Michel Serres, o sábio e presciente autor de O Contrato Natural, não hesitou em escrever que “o maior acontecimento do século XX é incontestavelmente o desaparecimento da agricultura como atividade principal da vida humana”. Para Serres, o fim do Neolítico só acontece verdadeiramente em meados do século passado, já que, no mundo Ocidental, a percentagem de pessoas que vivia da agricultura e atividades conexas passou de 60%, em 1900, para os atuais 5%. Alguns daqueles que nasceram antes de 1980, e que, como é o meu caso, ainda viram lavrar a terra com o arado de pau inventado pelos sumérios, compreendem bem esse juízo ousado. Mas é dessa pequena percentagem de pessoas que dependemos todos para nos alimentarmos – como ficou patente na crise cerealífera originada pelo criminoso bloqueio russo às exportações ucranianas. Como é deles que dependemos para reter pessoas nas vastas áreas que, uma vez despovoadas, se tornariam ingeríveis. As explorações agrícolas dos 27 utilizam 40% da superfície total da UE e representam 50% de toda a água utilizada.
É deveras insensato acreditar que a transição ecológica e a conservação da biodiversidade se logrará sem diálogo com aqueles que cultivam a terra e colhem o que nos vem ter ao prato. Mas a postura que faz escola é a de que os agricultores devem resignar-se à condição de recetores acríticos e passivos das instruções e leis engendradas em Bruxelas e noutras sedes do poder centralizado. Instalou-se a ideia de que aqueles são adversários da transição e que, se as rédeas afrouxarem, se autodestruirão alegremente – conspurcando os solos e esgotando a água de que dependem a sua e a nossa subsistência. O resultado dessa incompreensão, desse preconceito, começa a despontar em vários países e a assumir a forma de um populismo ruralista que, como todos os populismos, cavalga as imperfeições da democracia para atear as paixões antissistema e semear a discórdia.
O caso da Holanda, um potentado agrícola europeu, merece reflexão. O BBB é um partido político agrário que, mal saído do ovo, há quatro anos, começou por encestar o ressentimento de territórios que se sentem desprezados, para dar hoje guarida a uma miscelânea de insatisfações transversais a toda a sociedade. Depois de vencer as eleições regionais, em Março, é hoje a terceira força melhor posicionada para as legislativas de Novembro. Ao mesmo tempo que propaga uma sedutora e equívoca visão comunitarista do mundo campesino, o BBB aprendeu a lição desse populismo vitaminado que fisga propostas de proveniências ideológicas as mais díspares, consoante o que for eleitoralmente mais vendável. Na Polónia, que vai a votos em Outubro, o PIS, o partido do poder, escora-se no mundo rural como a fortaleza católica que escuda a “essência polaca” do secularismo torpe do Ocidente.

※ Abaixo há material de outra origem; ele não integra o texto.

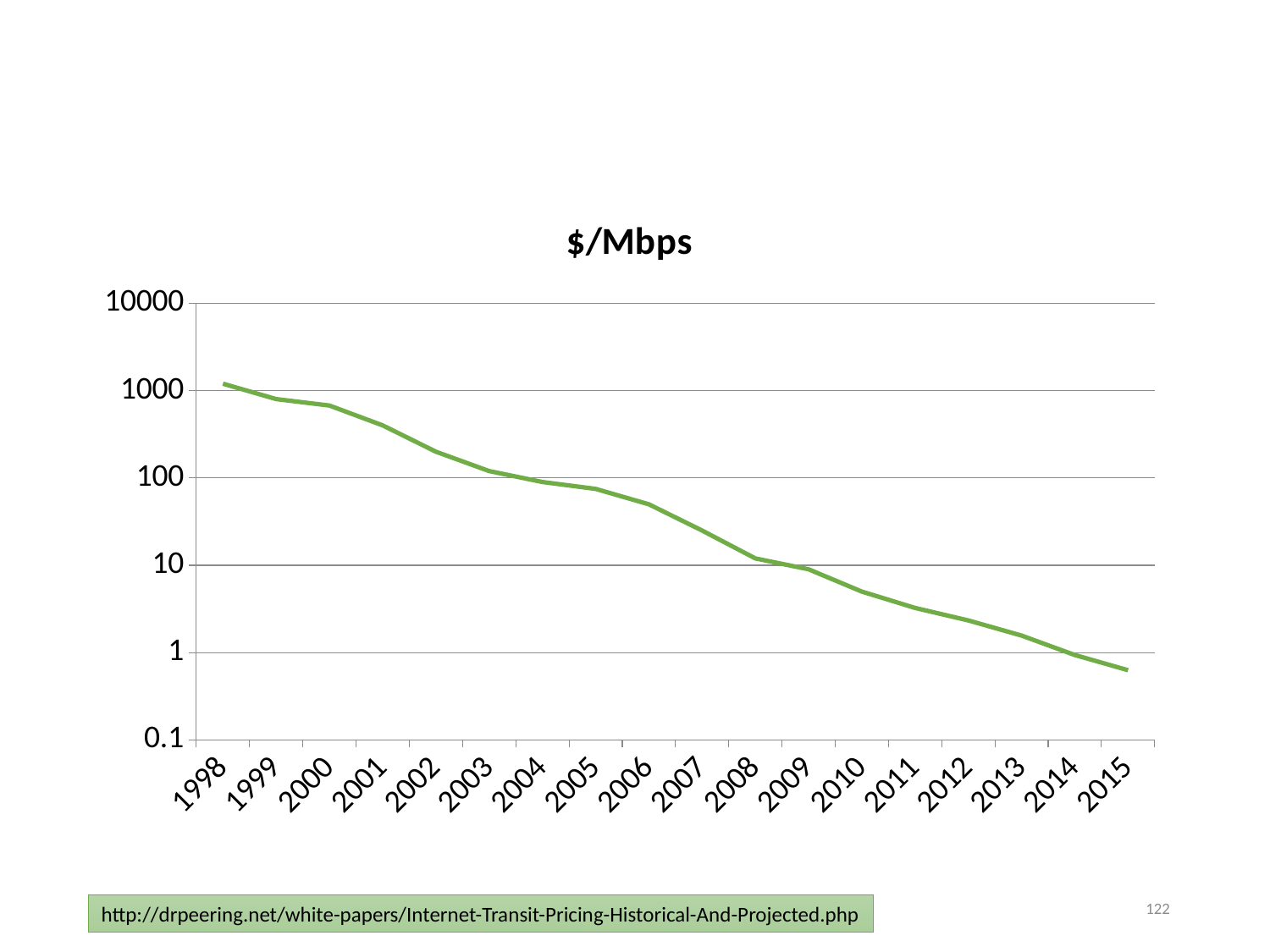
Which year has the highest value? 1998 Is the value for 2002 greater or less than 100? greater What kind of chart is shown on the slide? line chart Which is larger, the value for 2001 or the value for 2005? 2001 How many years are plotted along the x axis? 18 Is the value for 2015 greater or less than 1? less Is the value for 2007 greater or less than 10? greater Which year has the lowest value? 2015 What is the title of the chart? $/Mbps Do the values rise or fall from 1998 to 2015? fall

Há meses, vimos como a direita europeia minou sem pudor a Lei do Restauro da Natureza – aprovada no Parlamento Europeu por uma unha negra – imputando-lhe uma espécie de anti-ruralismo. Na verdade, do sucesso dessa lei depende a viabilidade do setor que será mais castigado pelas alterações climáticas, pelos incêndios e pela hecatombe dos insetos polinizadores. E o setor sabe-o. Mas essa compreensão não significa que não esteja a fazer caminho uma perigosa narrativa que opõe a “cidade” e o “campo”, esse binómio vetusto que não desarma do nosso imaginário coletivo e do nosso subconsciente. A complexidade do Pacto Ecológico Europeu é um alvo apetecível para o populismo sôfrego que vive de iludir a complexidade. Seria mais sensato ampará-lo num pacto com os agricultores europeus, a começar pelos pequenos e médios, dos quais depende a presença humana nos campos e nas áreas florestais.

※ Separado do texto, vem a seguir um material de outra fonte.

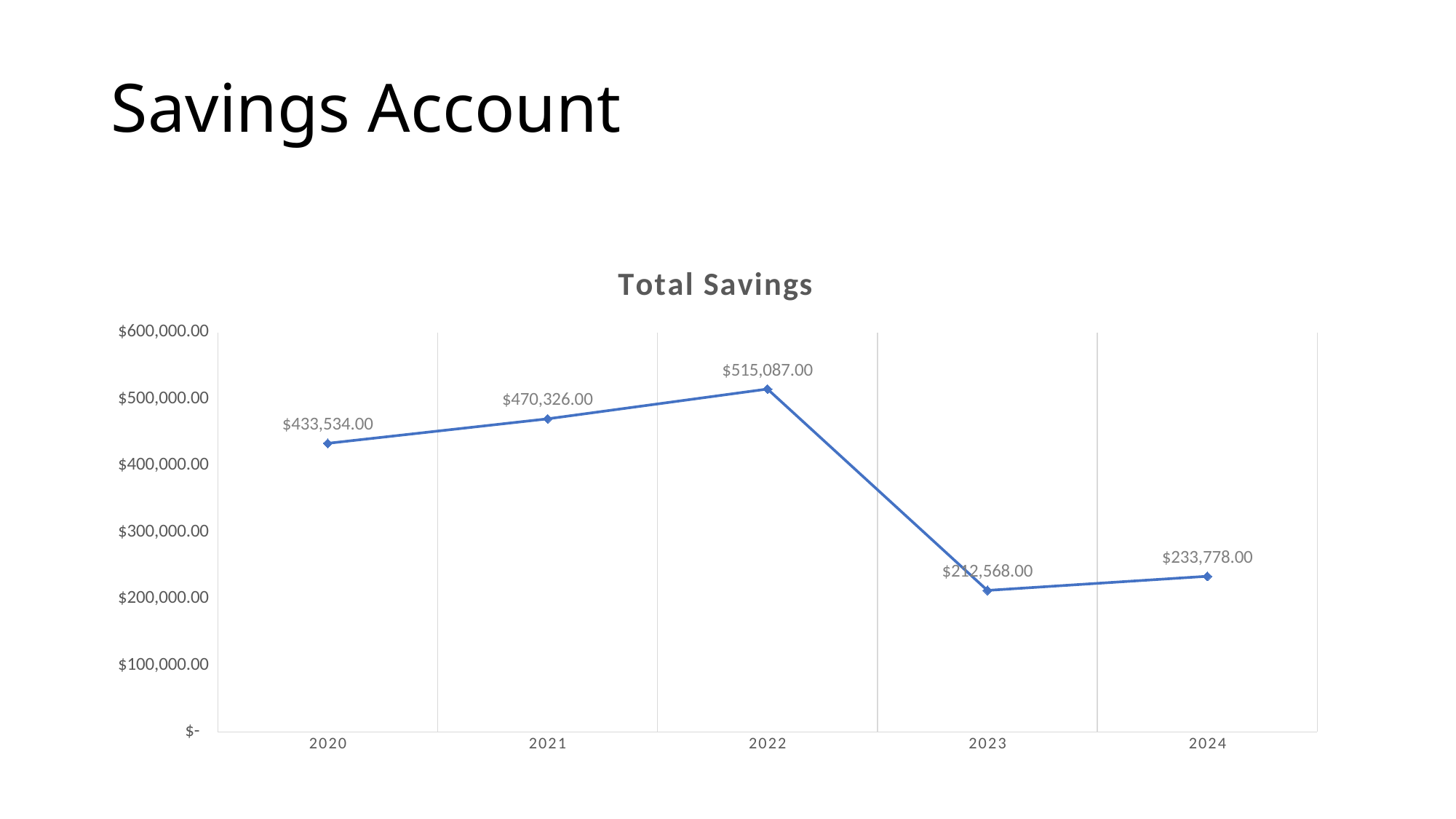
What is the difference between the values for 2024 and 2023? $21,210.00 Is the value for 2023 greater or less than $300,000.00? less What is the value for 2020? $433,534.00 What is the difference between the values for 2022 and 2021? $44,761.00 What kind of chart is shown on the slide? line chart Which year has the highest total savings? 2022 What is the title of the chart? Total Savings What is the value for 2024? $233,778.00 Which is larger, the value for 2021 or the value for 2024? 2021 What is the value for 2022? $515,087.00 Which year has the lowest total savings? 2023 How many years are plotted on the chart? 5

Podemos continuar convencidos de que uns quantos “rústicos” podem pouco para influenciar os destinos das nossas democracias. Essa convicção só dura até nos lembrarmos de que cerca de um terço da população europeia vive em zonas de traços mais ou menos rurais. São pessoas que os partidos do centro-esquerda e do centro-direita têm vindo a negligenciar. Um erro que, provavelmente, se pagará cada vez mais caro nas urnas.
Entre outras medidas sonantes, o BBB holandês propõe um “Ministério do Campo”. António Feliciano de Castilho, o opositor de Antero de Quental na “Questão Coimbrã”, a famosa polémica formativa da Geração de 70, escreveu um opúsculo excêntrico, uma utopia reacionária, chamada A Felicidade pela Agricultura (1849), que tem como corolário um “Parlamento de Lavradores”. O idealismo fisiocrático de Castilho presta-se à comédia, mas convinha não cair no extremo oposto, propiciando uma “infelicidade da agricultura” que, a prazo, nos faça a todos infelizes.